_DIRECTIONS FOR THIS TASK:_
Return, word for word, every line starting at the line with "scientific name: Bos taurus" and ending at the final line of the entries; skip the pictures.

_AVAILABLE RECORDS:_
========================
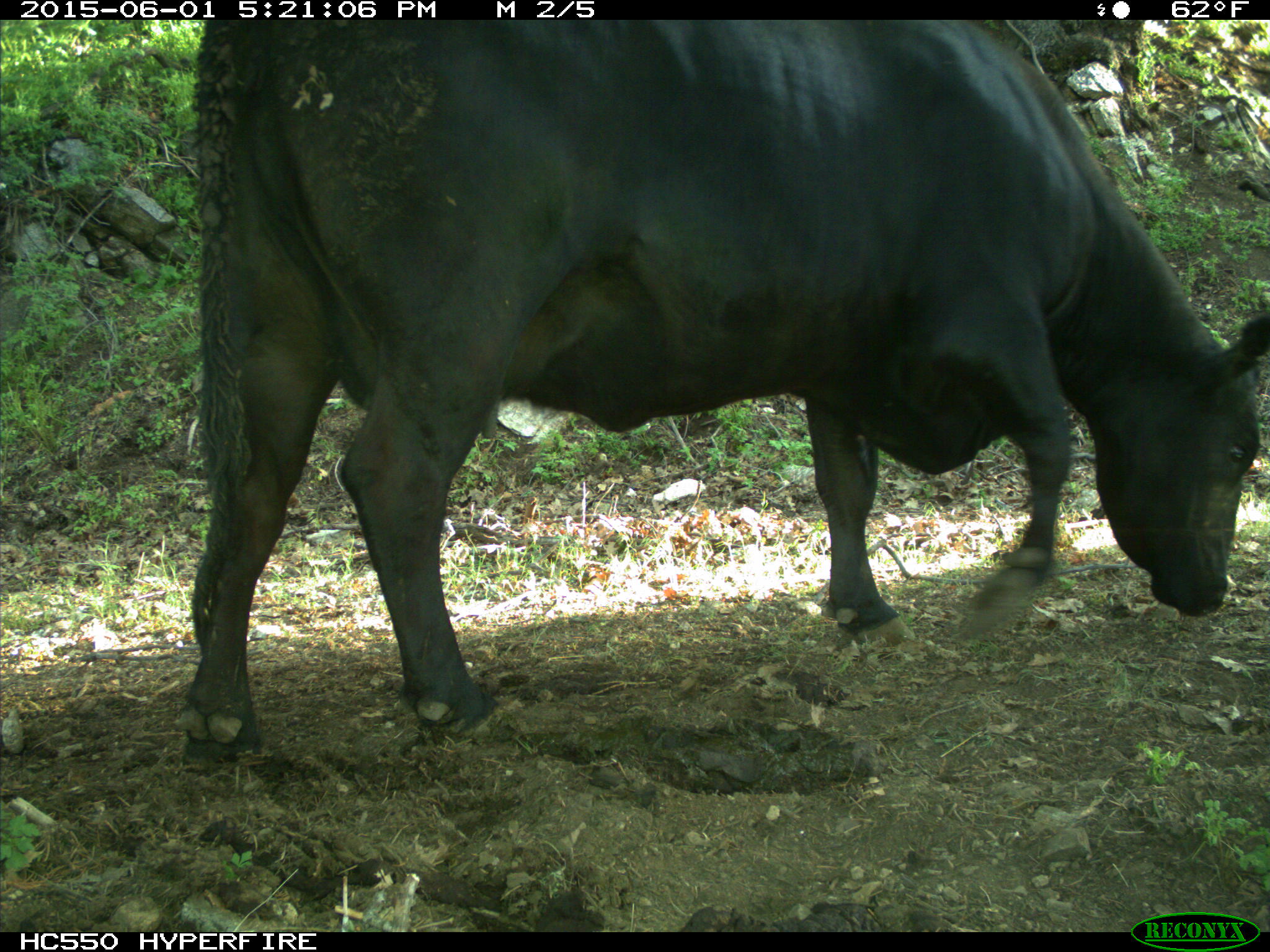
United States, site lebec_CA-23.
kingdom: Animalia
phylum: Chordata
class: Mammalia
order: Artiodactyla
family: Bovidae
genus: Bos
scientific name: Bos taurus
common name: domestic cow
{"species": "Bos taurus (domestic cow)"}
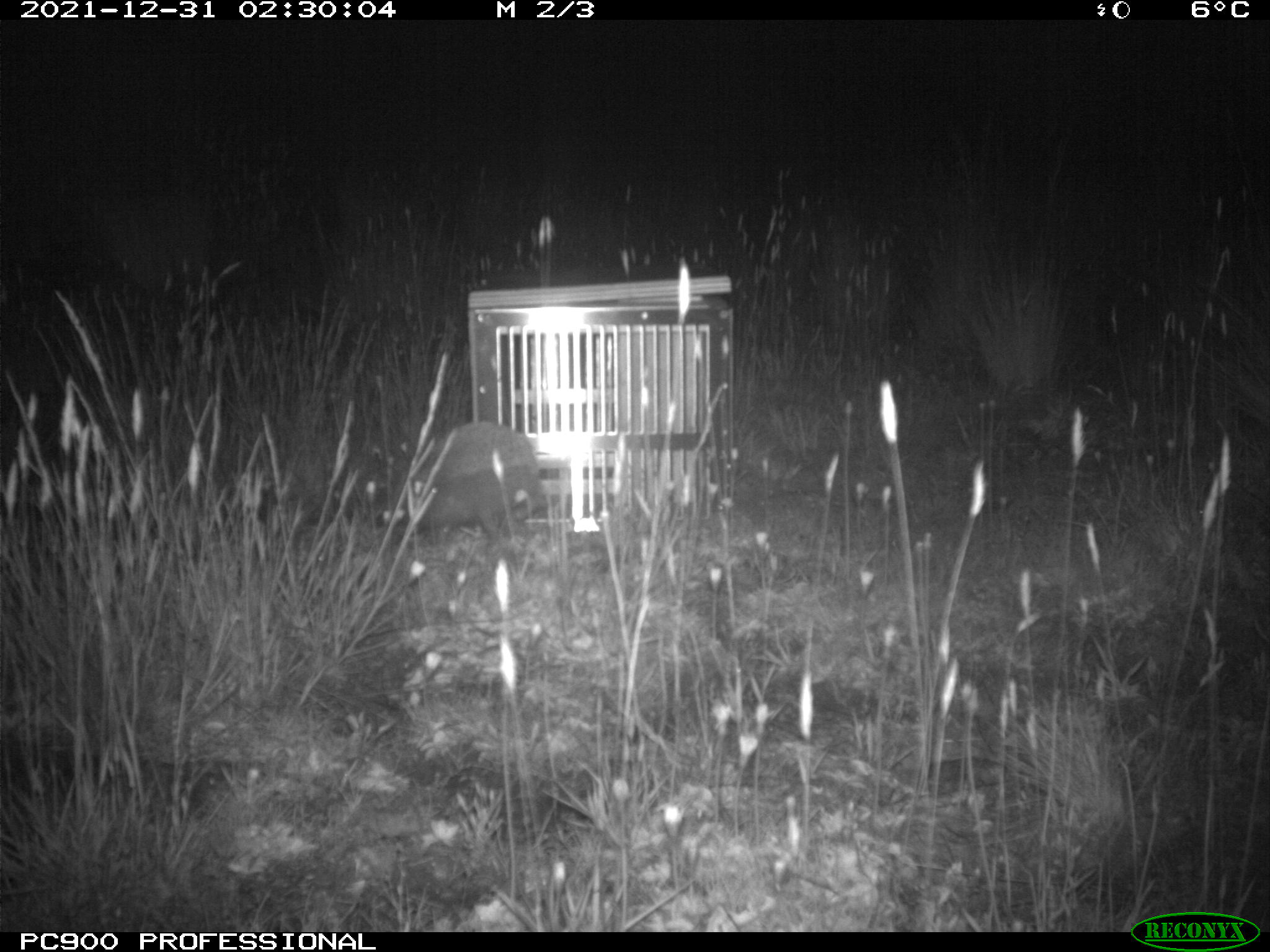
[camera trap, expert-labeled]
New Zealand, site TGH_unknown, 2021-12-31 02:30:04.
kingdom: Animalia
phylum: Chordata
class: Mammalia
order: Eulipotyphla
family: Erinaceidae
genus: Erinaceus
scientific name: Erinaceus europaeus europaeus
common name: european hedgehog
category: hedgehog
========================
_ANSWER TO THE PROBLEM:_
scientific name: Bos taurus
common name: domestic cow
{"species": "Bos taurus (domestic cow)"}
[camera trap, expert-labeled]
New Zealand, site TGH_unknown, 2021-12-31 02:30:04.
kingdom: Animalia
phylum: Chordata
class: Mammalia
order: Eulipotyphla
family: Erinaceidae
genus: Erinaceus
scientific name: Erinaceus europaeus europaeus
common name: european hedgehog
category: hedgehog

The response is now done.